#### Stated task:
Swap each "arched window" in the lines below for "rounded window" and keep everything else unchanged.

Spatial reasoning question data
* * * * * * *
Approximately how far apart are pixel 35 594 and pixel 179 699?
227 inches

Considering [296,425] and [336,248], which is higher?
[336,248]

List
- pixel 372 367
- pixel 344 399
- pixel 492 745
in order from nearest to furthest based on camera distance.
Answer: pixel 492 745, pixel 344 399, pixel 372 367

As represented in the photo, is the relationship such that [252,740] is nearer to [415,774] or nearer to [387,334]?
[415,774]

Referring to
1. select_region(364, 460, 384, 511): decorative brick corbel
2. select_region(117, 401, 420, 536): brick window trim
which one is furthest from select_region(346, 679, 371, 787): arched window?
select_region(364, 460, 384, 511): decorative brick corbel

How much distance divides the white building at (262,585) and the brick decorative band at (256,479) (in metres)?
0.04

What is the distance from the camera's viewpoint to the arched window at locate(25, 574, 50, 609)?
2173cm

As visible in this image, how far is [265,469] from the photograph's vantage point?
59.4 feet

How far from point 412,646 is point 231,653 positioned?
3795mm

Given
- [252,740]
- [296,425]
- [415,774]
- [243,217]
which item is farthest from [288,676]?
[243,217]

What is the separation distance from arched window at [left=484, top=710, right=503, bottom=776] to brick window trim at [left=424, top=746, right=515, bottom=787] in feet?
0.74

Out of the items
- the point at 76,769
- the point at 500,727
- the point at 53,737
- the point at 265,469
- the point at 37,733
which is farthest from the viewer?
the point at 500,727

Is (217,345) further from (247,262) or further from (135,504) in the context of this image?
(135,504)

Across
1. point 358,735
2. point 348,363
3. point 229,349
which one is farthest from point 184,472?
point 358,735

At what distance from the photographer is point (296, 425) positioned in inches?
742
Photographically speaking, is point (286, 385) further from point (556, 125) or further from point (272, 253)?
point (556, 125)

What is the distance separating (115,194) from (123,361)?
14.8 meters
* * * * * * *
#### Exercise answer:
Approximately how far apart are pixel 35 594 and pixel 179 699?
227 inches

Considering [296,425] and [336,248], which is higher?
[336,248]

List
- pixel 372 367
- pixel 344 399
- pixel 492 745
in order from nearest to furthest based on camera distance.
Answer: pixel 492 745, pixel 344 399, pixel 372 367

As represented in the photo, is the relationship such that [252,740] is nearer to [415,774] or nearer to [387,334]?
[415,774]

Referring to
1. select_region(364, 460, 384, 511): decorative brick corbel
2. select_region(117, 401, 420, 536): brick window trim
which one is furthest from select_region(346, 679, 371, 787): rounded window?
select_region(364, 460, 384, 511): decorative brick corbel

How much distance divides the white building at (262,585) and the brick decorative band at (256,479) (in metres)?
0.04

What is the distance from the camera's viewpoint to the rounded window at locate(25, 574, 50, 609)?
2173cm

As visible in this image, how far is [265,469] from the photograph's vantage point?
59.4 feet

How far from point 412,646 is point 231,653 positioned?
3795mm

Given
- [252,740]
- [296,425]
- [415,774]
- [243,217]
which item is farthest from [288,676]?
[243,217]

What is the separation distance from rounded window at [left=484, top=710, right=503, bottom=776] to brick window trim at [left=424, top=746, right=515, bottom=787] in feet?
0.74

Out of the items
- the point at 76,769
- the point at 500,727
- the point at 53,737
- the point at 265,469
- the point at 37,733
which is farthest from the viewer?
the point at 500,727

Is (217,345) further from (247,262) or further from (135,504) in the context of this image?
(135,504)

Across
1. point 358,735
2. point 348,363
3. point 229,349
which one is farthest from point 184,472?
point 358,735

At what distance from the photographer is point (296, 425) positioned in inches?
742
Photographically speaking, is point (286, 385) further from point (556, 125) or further from point (272, 253)?
point (556, 125)

What is the distance separating (115,194) from (123,361)?
14.8 meters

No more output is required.